Bridging the Gap

Colleges, school districts and college completion groups look to strengthen connections between colleges and K-12 to try to help more students prepare to succeed in higher education.

March 3, 2016

Educators and researchers have long urged colleges to get students on a college and career pathway as early as possible in order to raise completion rates.

But that’s often difficult to do when college students arrive underprepared. Either they’re behind academically and need remediation or they delay in deciding on a career path. This becomes especially hard as colleges -- and the K-12 school districts that first educate these students -- struggle to provide counselors and advisers to help students get on track.

A growing number of colleges and educators want to better prepare students by reaching them long before they fill out a college application. Minneapolis Public Schools looked to address this problem in 2006 with an initiative called My Life Plan. Similarly, Achieving the Dream, a completion-focused nonprofit group, is hoping a larger national initiative to better connect K-12 with community colleges and four-year institutions will help students be more successful.

“We know with research and common sense the conversation around postsecondary planning and college and career have to start early on,” said Danielle Jastrow, senior college and career coordinator and a former Minneapolis district coordinator for My Life Plan. “We don’t go through expecting them to come out with specific things, but we do want them to go through the thought process.”

Starting with the class of 2010, My Life Plan became a graduation requirement for Minneapolis students. The program initially started in the ninth grade but has since expanded to third graders. Those younger students may get their first taste of learning about colleges and why they need to make it a goal. And the plan becomes a requirement in the sixth grade.

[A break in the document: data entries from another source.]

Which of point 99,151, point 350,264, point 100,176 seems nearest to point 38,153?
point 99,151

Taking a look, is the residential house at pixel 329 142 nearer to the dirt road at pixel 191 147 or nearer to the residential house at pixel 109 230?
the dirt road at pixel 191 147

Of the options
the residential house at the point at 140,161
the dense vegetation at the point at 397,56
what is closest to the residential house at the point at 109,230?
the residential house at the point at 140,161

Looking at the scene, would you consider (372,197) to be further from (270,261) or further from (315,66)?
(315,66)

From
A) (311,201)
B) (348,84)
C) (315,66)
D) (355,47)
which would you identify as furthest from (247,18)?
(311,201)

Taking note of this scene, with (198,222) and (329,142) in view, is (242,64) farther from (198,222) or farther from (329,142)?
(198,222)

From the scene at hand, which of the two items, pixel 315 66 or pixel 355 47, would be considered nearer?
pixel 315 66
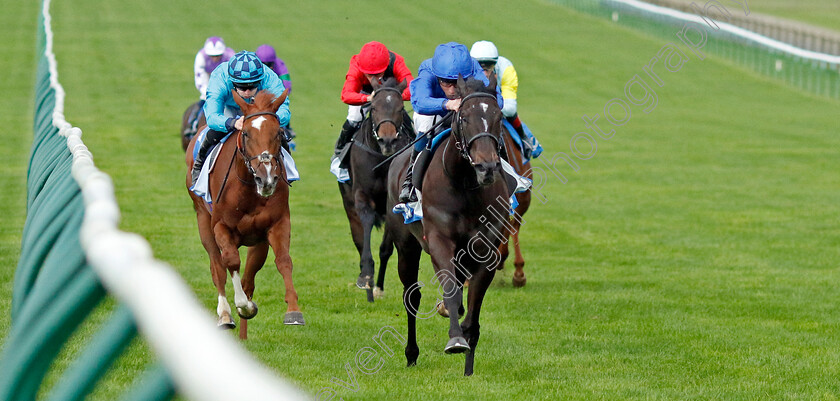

Minneapolis is the state's third-largest school district, with about 35,000 students. Yet many of those students aren't assigned a school counselor. Jastrow said the state is ranked at the bottom in the country when it comes to student-to-counselor ratio, which is 800 to one.

The plan starts broadly enough for students and happens within the classroom. Students are asked to answer or at least think about their interests and strengths. Eventually, as they progress, those goals, skills and interests are narrowed down and correlated to their courses. However, the key is not to pigeonhole these students into a specific career path, but to find the careers -- and eventually the college courses and degree paths -- that fit, for example, a social student who likes to solve problems or an introvert who is a visual learner.

“We know 70 percent of jobs available to them aren't created yet, so we're working on skill building and reflective pieces and tools rather than coming up with a concrete answer,” Jastrow said. “People talk about the bachelor's degree as the new high school diploma with the understanding that every single job will require some training beyond high school, whether it's an apprenticeship, a two-year degree, a certificate … We want students to understand what training or education they need.”

Similar initiatives have cropped up in other places. Long Beach City College in California works with its local school district to better identify the remedial needs of incoming students. And South Texas College works with local colleges to better prepare students using dual enrollment programs, precollege counseling and early college programs.

Colorado, meanwhile, has found success in reaching out to high school students early in order to better prepare them for college and to lower remediation rates. A few years ago the state started a pilot project that took early remediation into middle and high schools.

In Minnesota, My Life Plan requires students to research colleges, understand costs and compare different institutions. The district gives students the option of attending career or college fairs, or to shadow employers or employees to learn about their jobs. There's flexibility within the plan in order to accommodate students with disabilities and English-language learners, said Jastrow.

At the University of Minnesota at Twin Cities, there is a noticeable difference between students the university recruits who have gone through My Life Plan versus those who haven't, at least anecdotally, said Keyana Scales, the university's director of freshman recruitment and scholarships. That difference is important when recruiters are looking to admit students.

“I see a difference in students who are very intentional about the college prep process versus those who aren't. And it's in the timing of submitting applications, the courses they've taken in high school and how those courses align with a [college] academic program of choice,” Scales said. “The college search process starts as early as the eighth grade -- that's when you have the ability to select courses that put you in the space to prepare for the college admission process.”

At the university, that means if students already are prepared for what career path they want, they're not entering college and scrambling to pick an academic program, Scales said. That can be a costly endeavor for students, since it delays them on their way toward completing college -- and increases the cost. A recent survey of higher education leaders found that respondents felt guided degree pathways and proactive advising led to the greatest chance in boosting degree completion.

It's also why Achieving the Dream announced it had teamed up with Hobsons, which partnered on My Life Plan platform in Minneapolis, to develop a plan that would help students reach their life goals from elementary school to employment. The group and Hobsons will host a meeting of representatives from PK-20 (prekindergarten through a graduate degree) this fall to examine how they can better synchronize advising, curriculum, enrollment, career and workforce development.

“We need bold approaches if we are to see the changes in student outcomes on the scale our communities and our country need,” said Karen Stout, the group's president and chief executive officer, in written statement. “Student success begins long before students enroll in college, so we must ensure that leaders throughout the education pipeline are working together to keep students moving forward on their education journeys.”